The demand followed the findings of a WHO-sponsored study by Ambika Srivastav. The study has concluded that glamorisation of tobacco consumption was encouraging adolescents and youths to take up smoking.
Addressing a press conference here today, Srivastav said: “We are going to ask the censor board to revise its rating guidelines. Any film that portrays excessive smoking should be rated ‘A’ instead of ‘U’.” She said the censor board should also consider issuing certificates to films to state that there have been no payoffs with any tobacco company.
During her research, Srivastav had analysed 440 movies, including Hindi, Telugu and Tamil films, and interacted with eight groups of adolescents and youths in the 16-18 year age group.
“We interacted with a total of 31 Bollywood industry professionals, including Amitabh Bachchan, who said he has not been portrayed smoking in any Hindi film after the 1980s,” she said.
The health organisation has said it will put pressure on the Centre to pass the pending Bill against tobacco. It has already been introduced in the Lok Sabha and is awaiting passage in the Rajya Sabha. “We hope it will be passed in this session of Parliament,” a representative of the organisation said.
However, functionaries of the Voluntary Health Association of India expressed apprehension that the powerful tobacco lobby will do everything in its power to scuttle the Bill.
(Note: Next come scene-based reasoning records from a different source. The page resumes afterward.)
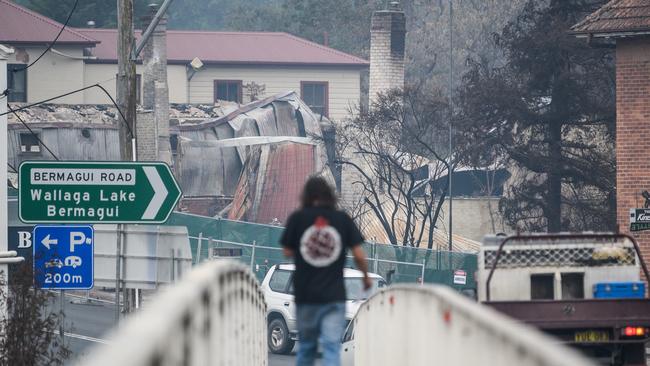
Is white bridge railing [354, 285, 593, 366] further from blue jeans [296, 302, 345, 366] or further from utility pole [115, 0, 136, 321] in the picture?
utility pole [115, 0, 136, 321]

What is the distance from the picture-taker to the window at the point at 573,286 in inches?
589

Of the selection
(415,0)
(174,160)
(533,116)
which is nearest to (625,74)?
(533,116)

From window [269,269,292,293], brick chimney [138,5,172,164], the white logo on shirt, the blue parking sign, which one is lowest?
window [269,269,292,293]

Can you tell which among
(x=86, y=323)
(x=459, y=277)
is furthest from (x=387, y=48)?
(x=86, y=323)

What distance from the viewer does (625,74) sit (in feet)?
94.1

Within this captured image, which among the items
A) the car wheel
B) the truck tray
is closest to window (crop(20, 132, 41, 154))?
the car wheel

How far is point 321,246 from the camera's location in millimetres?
9023

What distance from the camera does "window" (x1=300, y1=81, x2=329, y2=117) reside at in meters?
61.8

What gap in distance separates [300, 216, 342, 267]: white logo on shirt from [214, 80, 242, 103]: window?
52187mm

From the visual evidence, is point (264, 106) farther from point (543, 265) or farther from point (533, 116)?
point (543, 265)

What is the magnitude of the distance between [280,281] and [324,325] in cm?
1821

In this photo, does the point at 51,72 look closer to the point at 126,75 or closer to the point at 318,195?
the point at 126,75

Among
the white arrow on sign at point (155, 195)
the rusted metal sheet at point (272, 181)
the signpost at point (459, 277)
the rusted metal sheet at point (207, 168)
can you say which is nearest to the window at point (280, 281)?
the signpost at point (459, 277)

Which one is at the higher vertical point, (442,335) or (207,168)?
(207,168)
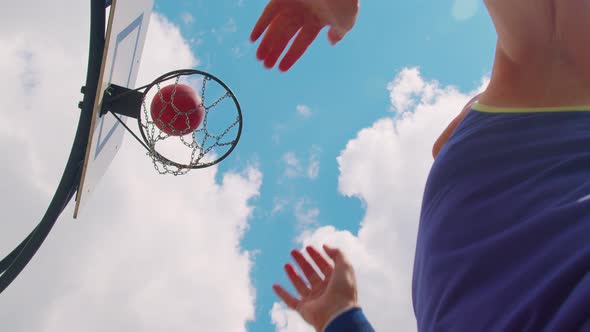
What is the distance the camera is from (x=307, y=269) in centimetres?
Result: 238

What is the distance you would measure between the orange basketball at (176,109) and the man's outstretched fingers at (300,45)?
2399 mm

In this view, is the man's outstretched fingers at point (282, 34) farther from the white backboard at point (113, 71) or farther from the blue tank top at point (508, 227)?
the white backboard at point (113, 71)

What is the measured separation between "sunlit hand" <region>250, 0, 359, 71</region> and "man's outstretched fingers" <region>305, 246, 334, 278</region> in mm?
1081

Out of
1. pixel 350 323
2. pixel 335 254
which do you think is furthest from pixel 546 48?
pixel 335 254

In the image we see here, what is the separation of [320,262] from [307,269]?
83mm

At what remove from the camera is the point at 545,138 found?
1.16 m

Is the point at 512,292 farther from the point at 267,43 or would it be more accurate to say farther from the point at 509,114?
the point at 267,43

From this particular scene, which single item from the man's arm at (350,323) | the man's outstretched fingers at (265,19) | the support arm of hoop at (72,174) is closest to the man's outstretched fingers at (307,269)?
the man's arm at (350,323)

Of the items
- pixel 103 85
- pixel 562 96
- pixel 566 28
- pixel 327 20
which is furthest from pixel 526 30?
pixel 103 85

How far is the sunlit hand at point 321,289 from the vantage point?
1.98 metres

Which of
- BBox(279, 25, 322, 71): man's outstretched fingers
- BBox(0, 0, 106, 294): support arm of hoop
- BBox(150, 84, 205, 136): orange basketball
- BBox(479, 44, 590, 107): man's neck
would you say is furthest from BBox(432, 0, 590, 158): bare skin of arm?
BBox(150, 84, 205, 136): orange basketball

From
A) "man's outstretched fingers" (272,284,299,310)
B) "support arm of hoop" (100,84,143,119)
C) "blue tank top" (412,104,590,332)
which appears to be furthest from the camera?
"support arm of hoop" (100,84,143,119)

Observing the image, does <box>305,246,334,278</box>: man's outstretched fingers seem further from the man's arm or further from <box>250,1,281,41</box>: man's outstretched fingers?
<box>250,1,281,41</box>: man's outstretched fingers

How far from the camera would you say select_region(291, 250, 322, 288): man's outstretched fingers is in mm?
2314
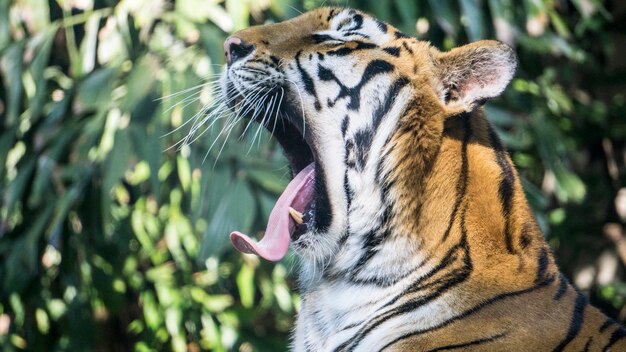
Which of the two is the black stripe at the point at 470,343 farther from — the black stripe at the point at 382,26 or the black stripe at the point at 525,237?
the black stripe at the point at 382,26

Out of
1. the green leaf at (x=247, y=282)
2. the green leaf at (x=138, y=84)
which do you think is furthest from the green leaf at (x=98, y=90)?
the green leaf at (x=247, y=282)

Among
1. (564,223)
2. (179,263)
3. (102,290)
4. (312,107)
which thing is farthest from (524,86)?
(312,107)

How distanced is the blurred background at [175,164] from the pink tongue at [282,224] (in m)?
1.13

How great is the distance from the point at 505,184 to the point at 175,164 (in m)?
2.35

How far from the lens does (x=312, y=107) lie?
2.33 meters

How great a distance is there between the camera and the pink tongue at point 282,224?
2133 mm

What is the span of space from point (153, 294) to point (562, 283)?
315 centimetres

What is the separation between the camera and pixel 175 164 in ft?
14.0

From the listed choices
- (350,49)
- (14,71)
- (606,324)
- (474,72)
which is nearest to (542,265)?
(606,324)

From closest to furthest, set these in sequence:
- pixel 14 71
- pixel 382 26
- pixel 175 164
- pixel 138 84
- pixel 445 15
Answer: pixel 382 26 < pixel 138 84 < pixel 445 15 < pixel 14 71 < pixel 175 164

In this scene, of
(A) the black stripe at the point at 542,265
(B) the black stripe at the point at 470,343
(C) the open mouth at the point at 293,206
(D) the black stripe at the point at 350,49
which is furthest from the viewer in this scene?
(D) the black stripe at the point at 350,49

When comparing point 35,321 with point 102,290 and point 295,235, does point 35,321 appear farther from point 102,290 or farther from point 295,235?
point 295,235

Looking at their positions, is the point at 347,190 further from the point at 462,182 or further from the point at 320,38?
the point at 320,38

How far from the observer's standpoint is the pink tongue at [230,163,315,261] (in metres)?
2.13
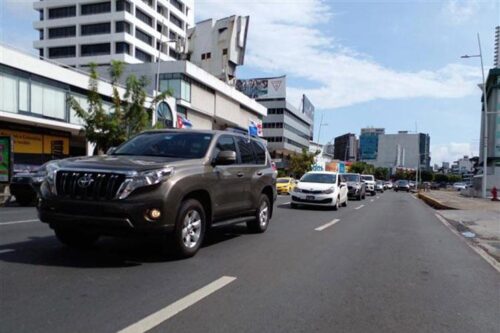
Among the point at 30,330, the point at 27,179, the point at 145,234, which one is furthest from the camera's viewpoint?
the point at 27,179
After being introduced in the Lok Sabha, the Bill was sent back to a parliamentary standing committee, which summoned a cross-section of the people for their views.
Trade unions are also opposed to the Bill on the ground that it will strip crores of tobacco growers of their livelihood.
WHO dismissed on Thursday tobacco industry’s fears that an anti-smoking pact would prompt job losses and said its figures supported the argument for immediate controls, reports Reuters from Geneva.
In a study conducted with the World Bank, the health agency said that even if tobacco use dropped by 1 per cent per capita per year, population and income growth would actually lead to an increase in demand over the next 10-25 years.